None of the shots described in the list conformed to any of the shots which evidence told had actually been fired. Some of the trajectories described took bullets through buildings to find their targets. The other documents in Jackson’s hand were personal accounts of the day’s events by Wilford, three para company commanders and the battalion intelligence officer. None of these mentioned in evidence the debriefing sessions which this must have entailed – just as Jackson had made no mention of the exercise in his April evidence.
Recalled to the stand in October, Jackson explained that he had forgotten about the documents when first giving evidence but had recovered a “vague memory” after learning that they had been produced to the Inquiry and put to Loden. Under questioning, Jackson seemed hampered by poor memory, on more than 20 occasions using phrases along the lines, "I cannot remember," "I do not recall," "I have only a very vague memory.”
Saville resolves one contradiction by accepting both Loden’s original claim that he had written out the shot-list and Jackson’s subsequent explanation that he must have copied Loden’s script verbatim, although he could offer no explanation why he might have done this or recall the circumstances in which had happened. Loden’s own list has never been found. Saville rejects suggestions that
“the list played some part in a cover-up to conceal the emerging truth that some innocent civilians had been shot and killed by soldiers of 1 PARA. It is not explained exactly how this conspiracy is said to have worked.”

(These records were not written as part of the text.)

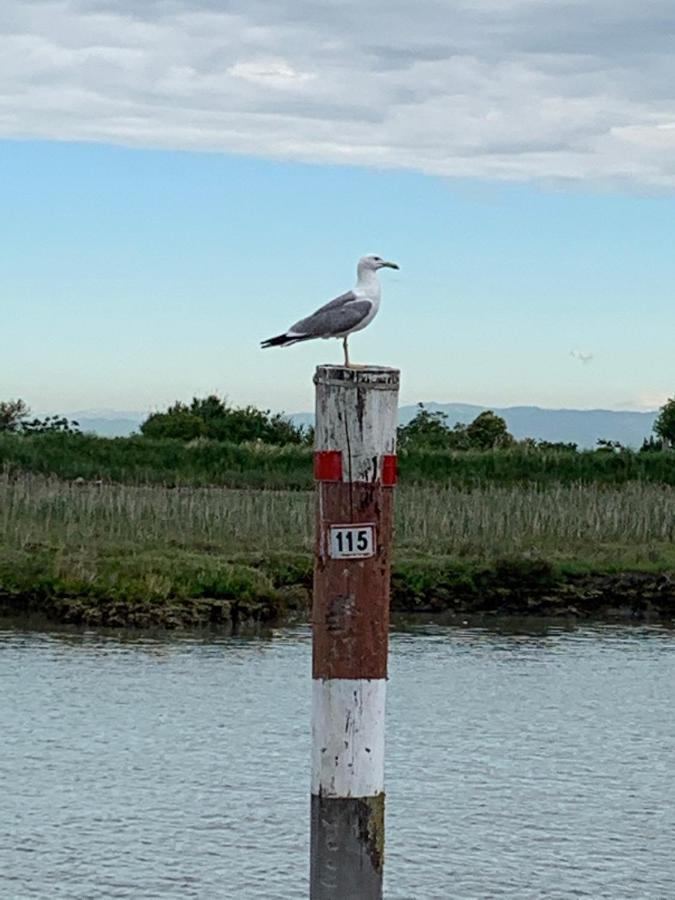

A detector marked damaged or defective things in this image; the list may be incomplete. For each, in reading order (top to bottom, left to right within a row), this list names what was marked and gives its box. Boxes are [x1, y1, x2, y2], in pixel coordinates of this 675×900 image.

peeling white paint [312, 680, 386, 800]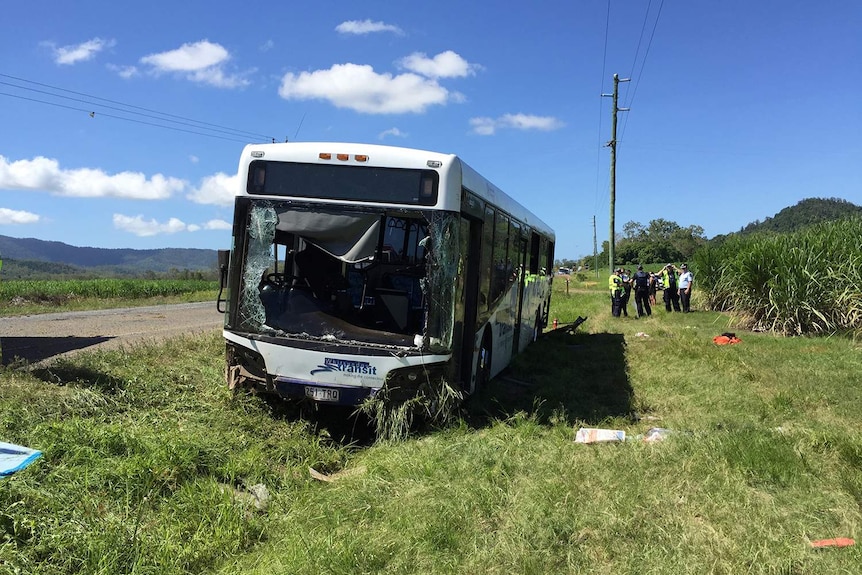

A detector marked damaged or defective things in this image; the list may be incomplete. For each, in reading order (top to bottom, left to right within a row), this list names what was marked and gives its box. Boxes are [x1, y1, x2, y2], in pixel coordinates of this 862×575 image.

shattered windshield [240, 202, 460, 356]
crashed white bus [216, 142, 552, 408]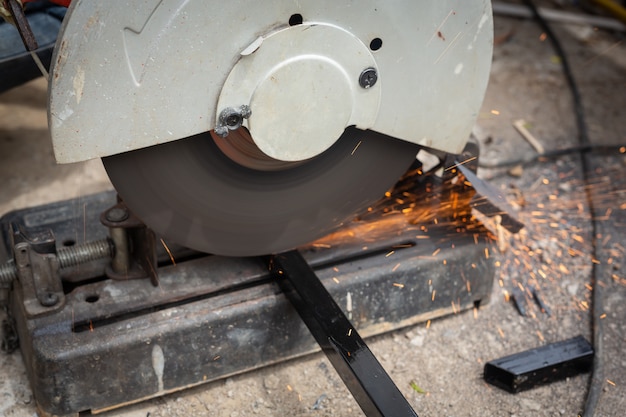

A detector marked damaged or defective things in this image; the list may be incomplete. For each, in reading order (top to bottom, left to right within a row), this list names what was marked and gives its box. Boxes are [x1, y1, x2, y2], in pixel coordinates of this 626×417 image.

rusty metal part [103, 128, 420, 255]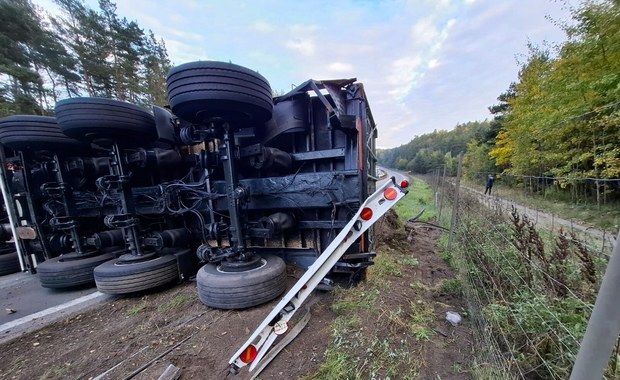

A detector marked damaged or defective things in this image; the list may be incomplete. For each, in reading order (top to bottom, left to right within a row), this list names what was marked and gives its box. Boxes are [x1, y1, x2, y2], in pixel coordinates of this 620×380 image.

overturned truck [0, 60, 388, 308]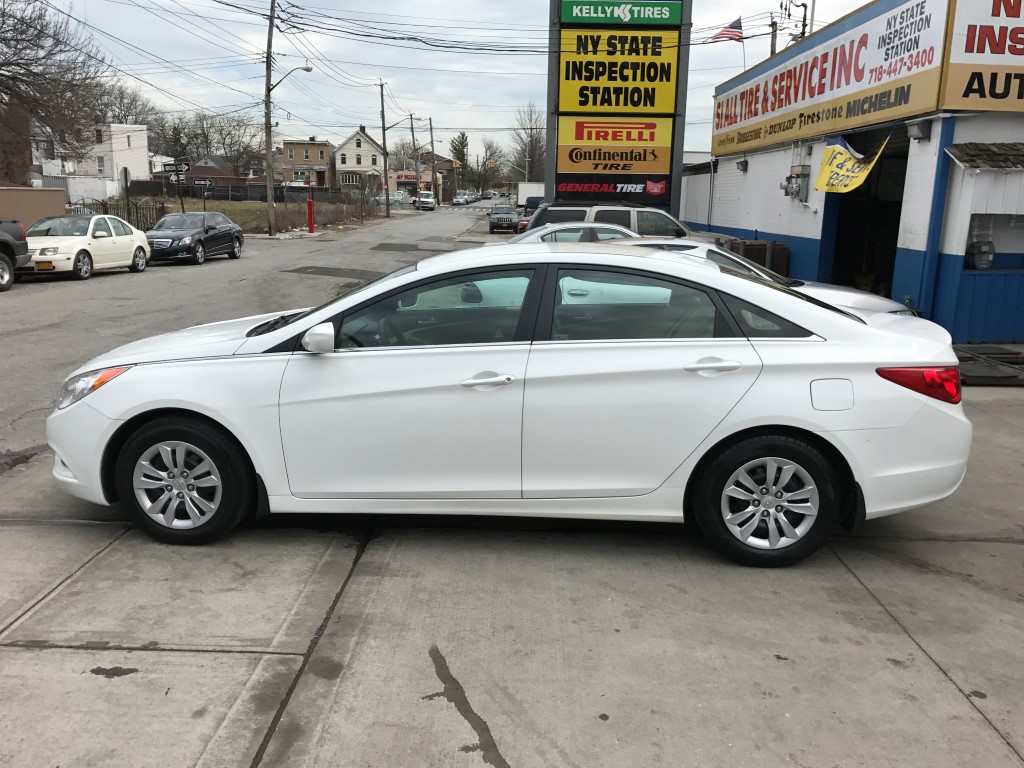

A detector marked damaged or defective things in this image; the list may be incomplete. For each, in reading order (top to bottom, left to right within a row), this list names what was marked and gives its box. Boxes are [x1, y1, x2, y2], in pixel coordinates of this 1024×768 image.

pavement crack [421, 651, 509, 768]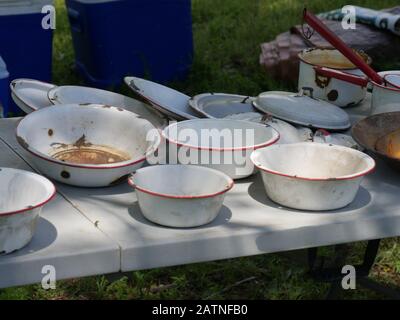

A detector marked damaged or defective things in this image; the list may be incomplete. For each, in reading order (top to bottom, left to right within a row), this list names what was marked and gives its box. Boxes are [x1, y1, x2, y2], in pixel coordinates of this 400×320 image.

chipped enamel pot [298, 47, 370, 107]
chipped enamel pot [0, 168, 54, 255]
chipped enamel pot [16, 104, 159, 186]
chipped enamel pot [128, 165, 234, 228]
chipped enamel pot [162, 119, 278, 179]
chipped enamel pot [252, 144, 376, 211]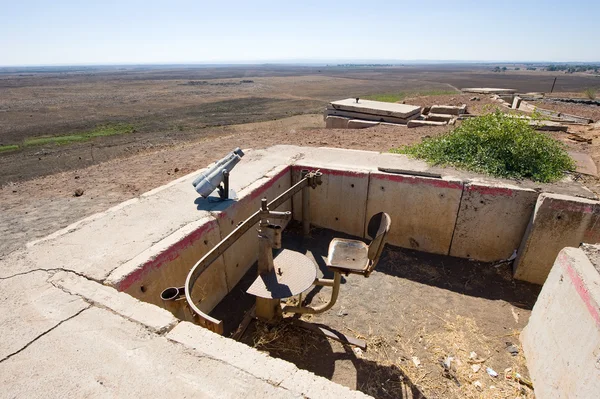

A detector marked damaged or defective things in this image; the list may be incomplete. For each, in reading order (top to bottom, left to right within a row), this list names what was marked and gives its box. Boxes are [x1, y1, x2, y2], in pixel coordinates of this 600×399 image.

rusty metal chair [282, 211, 392, 318]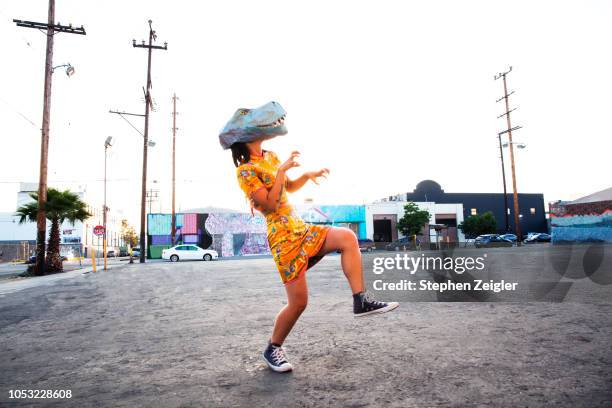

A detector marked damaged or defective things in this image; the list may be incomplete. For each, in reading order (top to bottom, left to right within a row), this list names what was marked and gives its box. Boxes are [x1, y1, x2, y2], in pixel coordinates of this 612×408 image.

cracked asphalt [1, 245, 612, 408]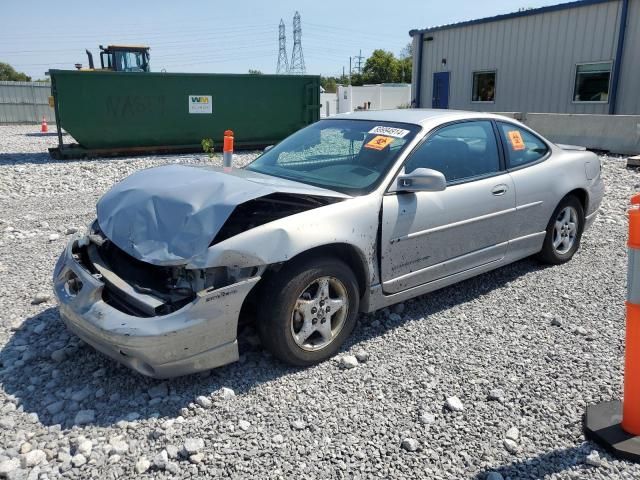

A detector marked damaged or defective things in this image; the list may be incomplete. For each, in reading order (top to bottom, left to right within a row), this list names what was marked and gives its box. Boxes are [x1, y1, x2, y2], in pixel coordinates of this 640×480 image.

cracked bumper [51, 238, 258, 376]
crushed front hood [95, 165, 348, 266]
damaged silver coupe [52, 110, 604, 376]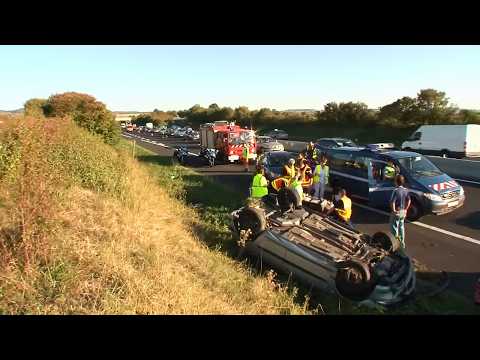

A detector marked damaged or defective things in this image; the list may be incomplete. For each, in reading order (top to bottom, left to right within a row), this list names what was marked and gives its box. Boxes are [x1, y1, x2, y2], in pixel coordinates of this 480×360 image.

overturned vehicle [231, 188, 414, 306]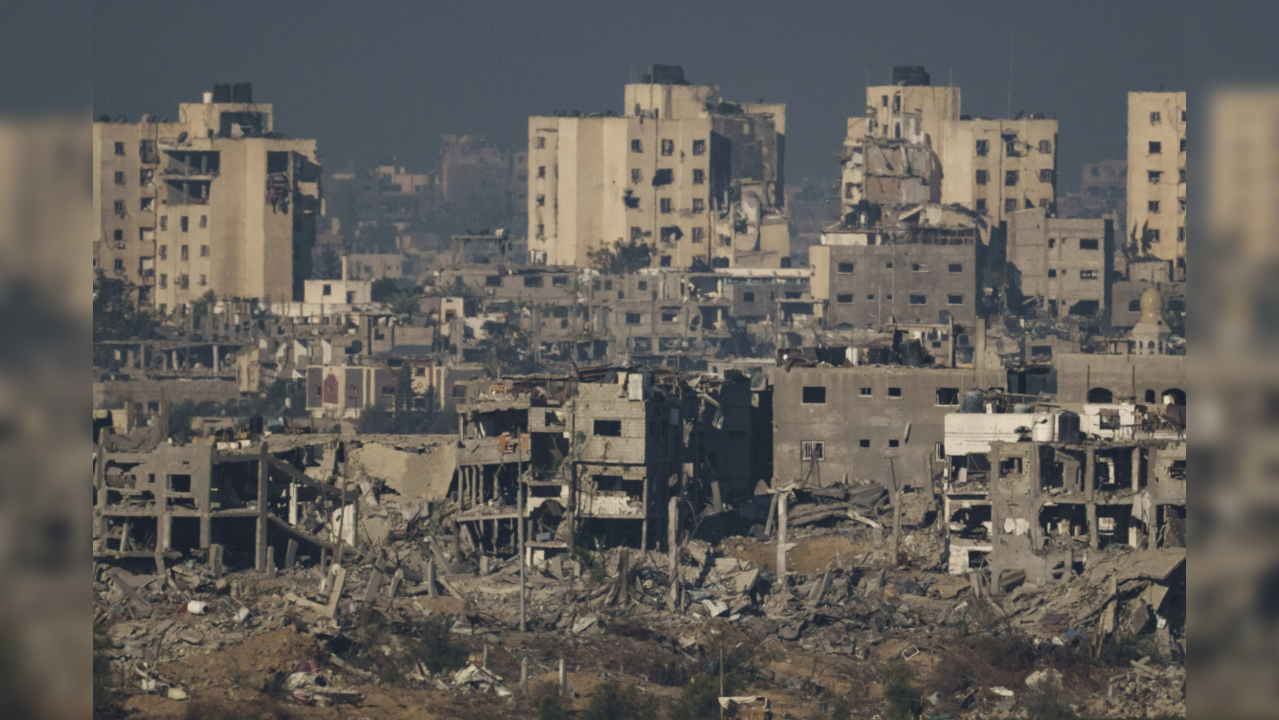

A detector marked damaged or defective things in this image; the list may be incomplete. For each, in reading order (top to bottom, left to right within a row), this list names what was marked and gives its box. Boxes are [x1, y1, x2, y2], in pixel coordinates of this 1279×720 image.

broken window [800, 438, 832, 462]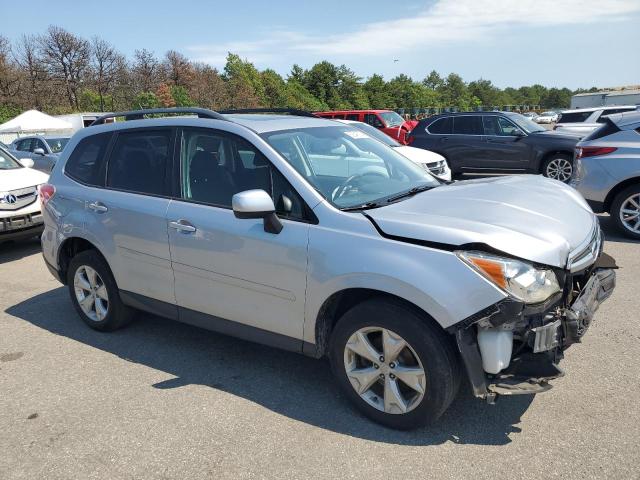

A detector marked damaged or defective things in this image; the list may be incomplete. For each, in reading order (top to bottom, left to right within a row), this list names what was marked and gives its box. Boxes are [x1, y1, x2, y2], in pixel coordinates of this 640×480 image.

exposed headlight [456, 251, 560, 304]
damaged front end [448, 253, 616, 404]
crumpled front bumper [450, 255, 616, 402]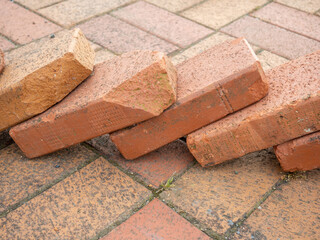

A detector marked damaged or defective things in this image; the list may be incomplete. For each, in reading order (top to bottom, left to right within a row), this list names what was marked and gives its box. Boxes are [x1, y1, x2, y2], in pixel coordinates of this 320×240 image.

broken brick [0, 29, 95, 133]
broken brick [10, 51, 178, 158]
broken brick [110, 38, 268, 159]
broken brick [188, 50, 320, 167]
broken brick [274, 131, 318, 172]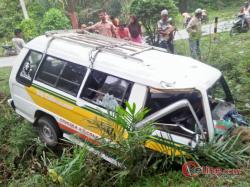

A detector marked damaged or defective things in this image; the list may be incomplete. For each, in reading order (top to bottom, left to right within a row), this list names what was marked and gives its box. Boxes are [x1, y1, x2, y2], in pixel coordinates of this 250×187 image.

bent roof rack [44, 29, 167, 63]
crashed vehicle [7, 30, 248, 162]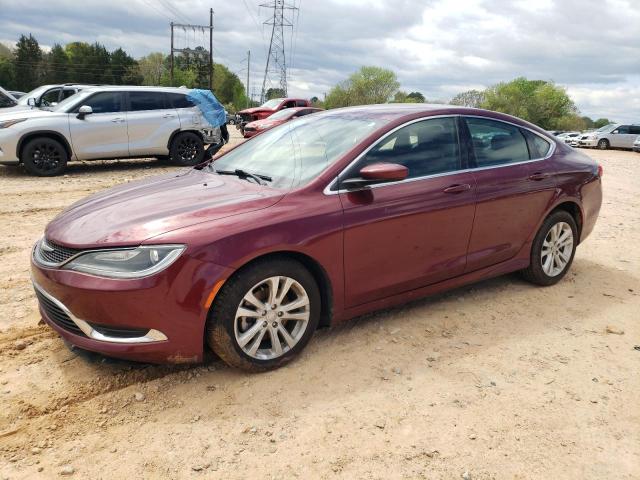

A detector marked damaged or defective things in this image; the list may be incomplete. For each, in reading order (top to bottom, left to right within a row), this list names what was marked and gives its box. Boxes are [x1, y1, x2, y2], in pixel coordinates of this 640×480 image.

damaged vehicle [0, 86, 228, 176]
damaged vehicle [30, 104, 600, 368]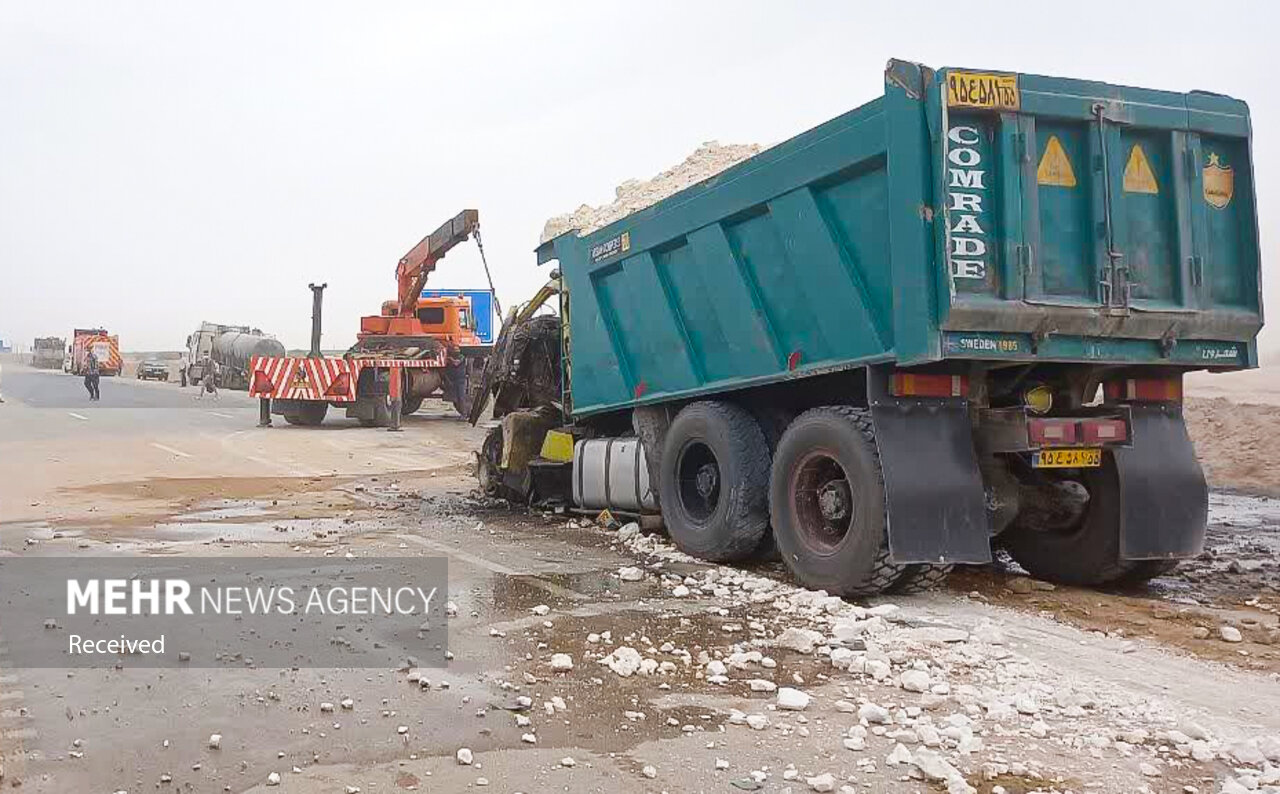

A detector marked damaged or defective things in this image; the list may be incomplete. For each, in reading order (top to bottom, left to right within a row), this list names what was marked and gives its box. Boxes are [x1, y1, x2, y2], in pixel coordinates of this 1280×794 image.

damaged truck cab [480, 60, 1264, 592]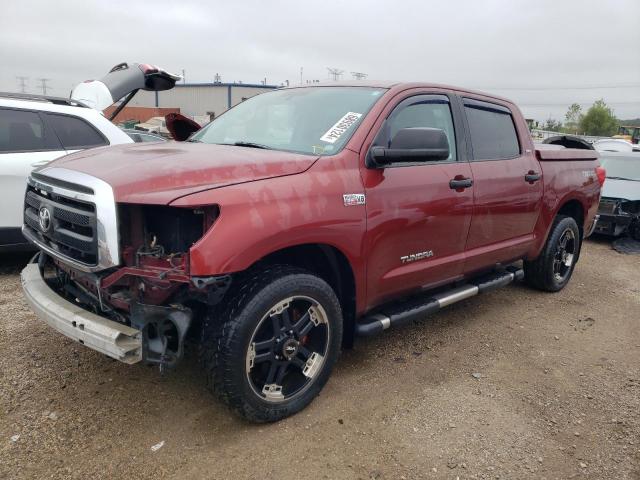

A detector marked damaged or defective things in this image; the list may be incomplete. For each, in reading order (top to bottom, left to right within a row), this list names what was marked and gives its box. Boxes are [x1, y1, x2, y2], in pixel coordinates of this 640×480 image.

crumpled hood [43, 142, 318, 203]
crumpled hood [600, 178, 640, 201]
missing front bumper [20, 262, 142, 364]
damaged front end [30, 199, 230, 372]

Having declared that it was not clear how a cover-up based on the documents might have worked, Saville continues that,
“the list did play a role in the Army’s explanations of what occurred on the day.” He cites an interview on BBC radio at one am on the day after Bloody Sunday in which the army’s head of information policy in the North, Maurice Tugwell, used the list as his basis for explaining the “shooting engagements”.
Elsewhere, Saville finds that
“information from the list was used by Lord Balniel, the Minister of State for Defence, in the House of Commons on 1st February 1972, when he defended the actions of the soldiers.”
(The shot-list was also distributed to British diplomatic missions around the world as a guide for answering questions on the killings.)
Saville avoided a conclusion that here we had not just evidence of a conspiracy to cover up the truth of the killings but clear sight of the conspiracy in action, with Michael Jackson at the heart of it.
Had this been among Saville’s conclusions, Jackson would have been found to have concocted a series of lies to cover up unjustified and unjustifiable killings. In that circumstance, Cameron would not have been able to make the Commons speech which was to be hailed as a major contribution to reconciliation and healing in Ireland. For the speech to be made, the truth had to be twisted.
The response of the families to Saville’s resounding vindication of their murdered loved ones was thrillingly and properly euphoric. Whether other findings of the Tribunal stand the test of time as well is less certain.